What's left for me now? I'm still alone here. That's why I'm better off depending on myself. Comrades only get in the way and make you weak. Who needs them? They've all betrayed me or left. The first person I trusted after I woke up conned me. That bastard Whitney! He totally fucked me over. I truly fell in love with him, too. Whitney showed me compassion and understanding. He helped me get used to my surroundings. He sure knew how to fake care and concern very well. Whitney's a very talented actor, I must say. The son of a bitch took advantage of me as if it was the most natural thing in the world. He was waiting for someone vulnerable like me that he could play for a fool. A scared, helpless woman in an unfamiliar environment was right prey. Of course, I wouldn't think to be suspicious of him. Whitney did have a way of worming his way in my heart. The kind, charming man who took the time to aid an unfortunate woman.

Unfortunate isn't even the right word. I was gullible to believe anything he said. I actually gave that fucker my heart. I felt so safe and comfortable with him. I really thought he wanted to be with me. We were building a foundation based on deceit and lie after lie. He did it all at my expense. Sure, he wined aw dined me. Yes, he took me shopping also. Whitney exposed me to this world I was lost in. The goal was to make me dependant solely on him. Boy, did it work. I was eating out of the palm of his hands like a lost puppy.

To top it all off, the asshole fakes his own death. Who gets to inherit it all? Me. That's how I came into debt. That no good motherfucker pawned his debt on me. There I was crying like an idiot over a man who never gave a damn about me. All he wanted was a way out. He had my heart in his hands, but that day it shattered into a million pieces. He did it so effortlessly, like I was nothing to him. Now I know the truth. All I ever meant to him was freedom from his problems. Just his means to an end. My feelings didn't matter one bit. He had me right where he wanted me. I was blindly in love because he was my lifeline at the time.
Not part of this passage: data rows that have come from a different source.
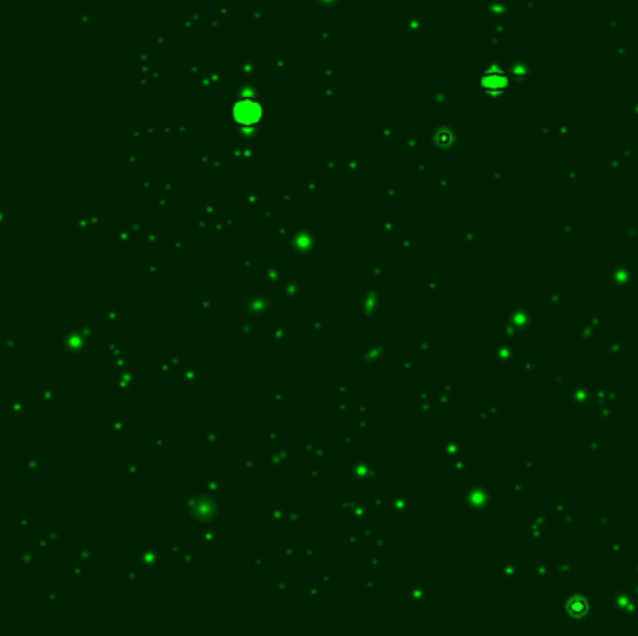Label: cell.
I'll return each instance as SVG.
<instances>
[{
	"label": "cell",
	"mask_w": 638,
	"mask_h": 636,
	"mask_svg": "<svg viewBox=\"0 0 638 636\" xmlns=\"http://www.w3.org/2000/svg\"><path fill=\"white\" fill-rule=\"evenodd\" d=\"M231 118L233 121L245 129L256 127L263 120V107L254 97L245 96L238 99L231 107Z\"/></svg>",
	"instance_id": "6da1fadb"
},
{
	"label": "cell",
	"mask_w": 638,
	"mask_h": 636,
	"mask_svg": "<svg viewBox=\"0 0 638 636\" xmlns=\"http://www.w3.org/2000/svg\"><path fill=\"white\" fill-rule=\"evenodd\" d=\"M506 85H508V80H506L504 73L497 71V69H491V71H487L486 75L481 77V86L489 91L502 90Z\"/></svg>",
	"instance_id": "7a4b0ae2"
}]
</instances>
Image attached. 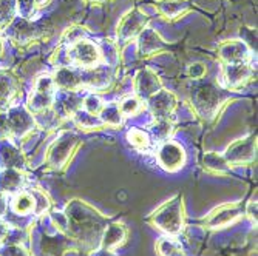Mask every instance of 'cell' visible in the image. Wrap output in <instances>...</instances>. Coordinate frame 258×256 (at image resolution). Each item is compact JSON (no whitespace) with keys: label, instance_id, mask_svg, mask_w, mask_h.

I was at his mercy, and Whitney did whatever he pleased. How could I be so stupid? I let him ruin my chance of rebuilding my life! I let a man betray me and destroy my happiness. He turned me into the person I am today. I will never be that weak ever again.

I had to become cold to protect myself. I now have a massive debt I have no way paying off. I toughened up to survive in this world. I lie, cheat, and steal because I have to. I have an attitude because I've lost everything and everyone I ever loved. Naivety only gets you used and abused. Once your usefulness is over with, you get discarded like yesterday's trash. Then your heart gets ripped from your chest, and it hurts so badly. Its the most excruciating pain imaginable. I've had the pleasure of said experience. Emotional pain has scarred me worse than any bullet ever will. I don't need anyone. People will only fuck you over in the end. That's a lesson I learned the hard way. If there's one thing I know, it's the strong survive in this harsh, unforgiving world.
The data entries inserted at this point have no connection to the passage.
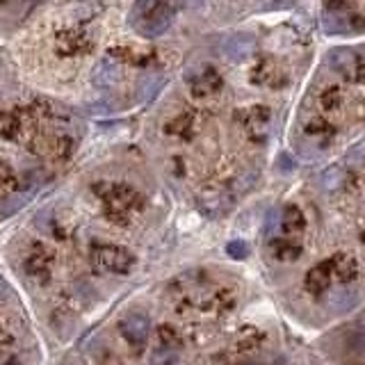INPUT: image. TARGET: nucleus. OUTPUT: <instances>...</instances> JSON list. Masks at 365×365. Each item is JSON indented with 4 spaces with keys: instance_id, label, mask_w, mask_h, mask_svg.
I'll return each instance as SVG.
<instances>
[{
    "instance_id": "1",
    "label": "nucleus",
    "mask_w": 365,
    "mask_h": 365,
    "mask_svg": "<svg viewBox=\"0 0 365 365\" xmlns=\"http://www.w3.org/2000/svg\"><path fill=\"white\" fill-rule=\"evenodd\" d=\"M174 16H176L174 5L142 0V3L133 5V9H130V25L142 37H160L172 25Z\"/></svg>"
},
{
    "instance_id": "2",
    "label": "nucleus",
    "mask_w": 365,
    "mask_h": 365,
    "mask_svg": "<svg viewBox=\"0 0 365 365\" xmlns=\"http://www.w3.org/2000/svg\"><path fill=\"white\" fill-rule=\"evenodd\" d=\"M322 27L326 34H361L365 32V16L354 12L350 3H326Z\"/></svg>"
},
{
    "instance_id": "3",
    "label": "nucleus",
    "mask_w": 365,
    "mask_h": 365,
    "mask_svg": "<svg viewBox=\"0 0 365 365\" xmlns=\"http://www.w3.org/2000/svg\"><path fill=\"white\" fill-rule=\"evenodd\" d=\"M94 263L112 274H128L135 267V256L117 245H101L94 249Z\"/></svg>"
},
{
    "instance_id": "4",
    "label": "nucleus",
    "mask_w": 365,
    "mask_h": 365,
    "mask_svg": "<svg viewBox=\"0 0 365 365\" xmlns=\"http://www.w3.org/2000/svg\"><path fill=\"white\" fill-rule=\"evenodd\" d=\"M269 121H272V112L265 105H256L242 112V128H245V133L254 139V142H263L267 137Z\"/></svg>"
},
{
    "instance_id": "5",
    "label": "nucleus",
    "mask_w": 365,
    "mask_h": 365,
    "mask_svg": "<svg viewBox=\"0 0 365 365\" xmlns=\"http://www.w3.org/2000/svg\"><path fill=\"white\" fill-rule=\"evenodd\" d=\"M119 329H121V335H124L130 345L142 347L148 338V333H151V322H148V317L144 313H128L124 320L119 322Z\"/></svg>"
},
{
    "instance_id": "6",
    "label": "nucleus",
    "mask_w": 365,
    "mask_h": 365,
    "mask_svg": "<svg viewBox=\"0 0 365 365\" xmlns=\"http://www.w3.org/2000/svg\"><path fill=\"white\" fill-rule=\"evenodd\" d=\"M185 80L190 82L194 96H210V94H217L224 85L217 69L212 67H203L199 73H190V76H185Z\"/></svg>"
},
{
    "instance_id": "7",
    "label": "nucleus",
    "mask_w": 365,
    "mask_h": 365,
    "mask_svg": "<svg viewBox=\"0 0 365 365\" xmlns=\"http://www.w3.org/2000/svg\"><path fill=\"white\" fill-rule=\"evenodd\" d=\"M359 60H361V55L354 53L352 49H333L329 53L331 69L338 71L342 78L354 80V82H357V76H359Z\"/></svg>"
},
{
    "instance_id": "8",
    "label": "nucleus",
    "mask_w": 365,
    "mask_h": 365,
    "mask_svg": "<svg viewBox=\"0 0 365 365\" xmlns=\"http://www.w3.org/2000/svg\"><path fill=\"white\" fill-rule=\"evenodd\" d=\"M256 51V37L254 34H233L224 44V53H226V58L231 62H240L249 58V55H254Z\"/></svg>"
},
{
    "instance_id": "9",
    "label": "nucleus",
    "mask_w": 365,
    "mask_h": 365,
    "mask_svg": "<svg viewBox=\"0 0 365 365\" xmlns=\"http://www.w3.org/2000/svg\"><path fill=\"white\" fill-rule=\"evenodd\" d=\"M121 80V67L115 60H101L96 67L91 71V82L101 89H108V87H115L117 82Z\"/></svg>"
},
{
    "instance_id": "10",
    "label": "nucleus",
    "mask_w": 365,
    "mask_h": 365,
    "mask_svg": "<svg viewBox=\"0 0 365 365\" xmlns=\"http://www.w3.org/2000/svg\"><path fill=\"white\" fill-rule=\"evenodd\" d=\"M329 267H331V276L338 278L340 283H350V281L359 276V263L350 254H335L329 260Z\"/></svg>"
},
{
    "instance_id": "11",
    "label": "nucleus",
    "mask_w": 365,
    "mask_h": 365,
    "mask_svg": "<svg viewBox=\"0 0 365 365\" xmlns=\"http://www.w3.org/2000/svg\"><path fill=\"white\" fill-rule=\"evenodd\" d=\"M331 267H329V260L326 263H320V265H315L313 269H308V274H306V290L311 295H322L326 288L331 286Z\"/></svg>"
},
{
    "instance_id": "12",
    "label": "nucleus",
    "mask_w": 365,
    "mask_h": 365,
    "mask_svg": "<svg viewBox=\"0 0 365 365\" xmlns=\"http://www.w3.org/2000/svg\"><path fill=\"white\" fill-rule=\"evenodd\" d=\"M105 201L112 205L115 210H130L133 205L139 201V194L133 190V187H126V185H112L108 194H105Z\"/></svg>"
},
{
    "instance_id": "13",
    "label": "nucleus",
    "mask_w": 365,
    "mask_h": 365,
    "mask_svg": "<svg viewBox=\"0 0 365 365\" xmlns=\"http://www.w3.org/2000/svg\"><path fill=\"white\" fill-rule=\"evenodd\" d=\"M306 229L304 212L297 208V205H288V208L281 212V231L286 236H299Z\"/></svg>"
},
{
    "instance_id": "14",
    "label": "nucleus",
    "mask_w": 365,
    "mask_h": 365,
    "mask_svg": "<svg viewBox=\"0 0 365 365\" xmlns=\"http://www.w3.org/2000/svg\"><path fill=\"white\" fill-rule=\"evenodd\" d=\"M278 76H281V71L274 64V60H269V58H263L254 69V82H258V85L278 87Z\"/></svg>"
},
{
    "instance_id": "15",
    "label": "nucleus",
    "mask_w": 365,
    "mask_h": 365,
    "mask_svg": "<svg viewBox=\"0 0 365 365\" xmlns=\"http://www.w3.org/2000/svg\"><path fill=\"white\" fill-rule=\"evenodd\" d=\"M30 199H32V192H16L12 196H7V199L0 203V217L3 219L12 217L18 210H23L25 205L30 203Z\"/></svg>"
},
{
    "instance_id": "16",
    "label": "nucleus",
    "mask_w": 365,
    "mask_h": 365,
    "mask_svg": "<svg viewBox=\"0 0 365 365\" xmlns=\"http://www.w3.org/2000/svg\"><path fill=\"white\" fill-rule=\"evenodd\" d=\"M347 183V169L342 165H333L329 169H324L322 174V187L326 192H335Z\"/></svg>"
},
{
    "instance_id": "17",
    "label": "nucleus",
    "mask_w": 365,
    "mask_h": 365,
    "mask_svg": "<svg viewBox=\"0 0 365 365\" xmlns=\"http://www.w3.org/2000/svg\"><path fill=\"white\" fill-rule=\"evenodd\" d=\"M331 308L338 313H347L352 311L354 306L359 304V293H354V290H338L335 295H331Z\"/></svg>"
},
{
    "instance_id": "18",
    "label": "nucleus",
    "mask_w": 365,
    "mask_h": 365,
    "mask_svg": "<svg viewBox=\"0 0 365 365\" xmlns=\"http://www.w3.org/2000/svg\"><path fill=\"white\" fill-rule=\"evenodd\" d=\"M345 347H347L352 357L365 359V326H359V329L347 333V338H345Z\"/></svg>"
},
{
    "instance_id": "19",
    "label": "nucleus",
    "mask_w": 365,
    "mask_h": 365,
    "mask_svg": "<svg viewBox=\"0 0 365 365\" xmlns=\"http://www.w3.org/2000/svg\"><path fill=\"white\" fill-rule=\"evenodd\" d=\"M299 254H302V245L295 240L283 238V240L274 242V256L278 260H295V258H299Z\"/></svg>"
},
{
    "instance_id": "20",
    "label": "nucleus",
    "mask_w": 365,
    "mask_h": 365,
    "mask_svg": "<svg viewBox=\"0 0 365 365\" xmlns=\"http://www.w3.org/2000/svg\"><path fill=\"white\" fill-rule=\"evenodd\" d=\"M165 78L160 76V73H148V76L142 80V85H139V96H142V101H151L158 89L162 87Z\"/></svg>"
},
{
    "instance_id": "21",
    "label": "nucleus",
    "mask_w": 365,
    "mask_h": 365,
    "mask_svg": "<svg viewBox=\"0 0 365 365\" xmlns=\"http://www.w3.org/2000/svg\"><path fill=\"white\" fill-rule=\"evenodd\" d=\"M345 162H347L350 167H363L365 165V139H361V142L354 144L347 155H345Z\"/></svg>"
},
{
    "instance_id": "22",
    "label": "nucleus",
    "mask_w": 365,
    "mask_h": 365,
    "mask_svg": "<svg viewBox=\"0 0 365 365\" xmlns=\"http://www.w3.org/2000/svg\"><path fill=\"white\" fill-rule=\"evenodd\" d=\"M340 103H342V94L338 87H329V89L322 91V108L324 110H329V112L338 110Z\"/></svg>"
},
{
    "instance_id": "23",
    "label": "nucleus",
    "mask_w": 365,
    "mask_h": 365,
    "mask_svg": "<svg viewBox=\"0 0 365 365\" xmlns=\"http://www.w3.org/2000/svg\"><path fill=\"white\" fill-rule=\"evenodd\" d=\"M158 335H160V342L165 350H176L181 347V335L176 333L172 326H160V331H158Z\"/></svg>"
},
{
    "instance_id": "24",
    "label": "nucleus",
    "mask_w": 365,
    "mask_h": 365,
    "mask_svg": "<svg viewBox=\"0 0 365 365\" xmlns=\"http://www.w3.org/2000/svg\"><path fill=\"white\" fill-rule=\"evenodd\" d=\"M192 128V117L187 115H181L176 121H172V124H167V133H174V135H187Z\"/></svg>"
},
{
    "instance_id": "25",
    "label": "nucleus",
    "mask_w": 365,
    "mask_h": 365,
    "mask_svg": "<svg viewBox=\"0 0 365 365\" xmlns=\"http://www.w3.org/2000/svg\"><path fill=\"white\" fill-rule=\"evenodd\" d=\"M306 133L308 135H326V137H329V135L335 133V128L331 124H326L324 119H313L311 124L306 126Z\"/></svg>"
},
{
    "instance_id": "26",
    "label": "nucleus",
    "mask_w": 365,
    "mask_h": 365,
    "mask_svg": "<svg viewBox=\"0 0 365 365\" xmlns=\"http://www.w3.org/2000/svg\"><path fill=\"white\" fill-rule=\"evenodd\" d=\"M153 365H176V352L174 350H158L151 359Z\"/></svg>"
},
{
    "instance_id": "27",
    "label": "nucleus",
    "mask_w": 365,
    "mask_h": 365,
    "mask_svg": "<svg viewBox=\"0 0 365 365\" xmlns=\"http://www.w3.org/2000/svg\"><path fill=\"white\" fill-rule=\"evenodd\" d=\"M226 251H229V256L240 260V258L249 256V245H247V242H242V240H233V242H229Z\"/></svg>"
},
{
    "instance_id": "28",
    "label": "nucleus",
    "mask_w": 365,
    "mask_h": 365,
    "mask_svg": "<svg viewBox=\"0 0 365 365\" xmlns=\"http://www.w3.org/2000/svg\"><path fill=\"white\" fill-rule=\"evenodd\" d=\"M258 342H260V335H258V333H249L247 338H242V340L238 342V345H240L238 350H240V352H249V350H254Z\"/></svg>"
},
{
    "instance_id": "29",
    "label": "nucleus",
    "mask_w": 365,
    "mask_h": 365,
    "mask_svg": "<svg viewBox=\"0 0 365 365\" xmlns=\"http://www.w3.org/2000/svg\"><path fill=\"white\" fill-rule=\"evenodd\" d=\"M276 214H278L276 210H272V212L267 214V226H265V233H267L269 238L274 236V229H276V224H281V219H276Z\"/></svg>"
},
{
    "instance_id": "30",
    "label": "nucleus",
    "mask_w": 365,
    "mask_h": 365,
    "mask_svg": "<svg viewBox=\"0 0 365 365\" xmlns=\"http://www.w3.org/2000/svg\"><path fill=\"white\" fill-rule=\"evenodd\" d=\"M9 293V288H7V283H5V278L0 276V297H5Z\"/></svg>"
},
{
    "instance_id": "31",
    "label": "nucleus",
    "mask_w": 365,
    "mask_h": 365,
    "mask_svg": "<svg viewBox=\"0 0 365 365\" xmlns=\"http://www.w3.org/2000/svg\"><path fill=\"white\" fill-rule=\"evenodd\" d=\"M249 365H263V363H249Z\"/></svg>"
},
{
    "instance_id": "32",
    "label": "nucleus",
    "mask_w": 365,
    "mask_h": 365,
    "mask_svg": "<svg viewBox=\"0 0 365 365\" xmlns=\"http://www.w3.org/2000/svg\"><path fill=\"white\" fill-rule=\"evenodd\" d=\"M361 238H363V242H365V231H363V236H361Z\"/></svg>"
}]
</instances>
By this time, Faye made it to her bedroom. She was beyond hysterical now. Spike's departure was more than she could bear. Memories long for got yen were beginning to surface. Thinking of " the man with the brown eyes " was proof enough. The love of her life abandoned her, her memories returned to her, and now Spike was off getting himself killed. The past is no good. It doesn't help anything. She knew that first hand. Faye grabbed a bottle of whiskey off her bedside table. Time to drink herself into oblivion. Nothing cured emotional pain better than being drunk. After unscrewing the cap, Faye tipped the bottle and drank like there was no tomorrow. The burn of the alcohol didn't even bother her. Her throat was already sore from all the crying she did. The taste was lost on her tongue. All she wanted was to stop feeling and stop crying. No more heartache would be wonderful. This crying was pathetic. Faye was sick of it. So she continued to drink until she was welcomed with the darkness she so desired.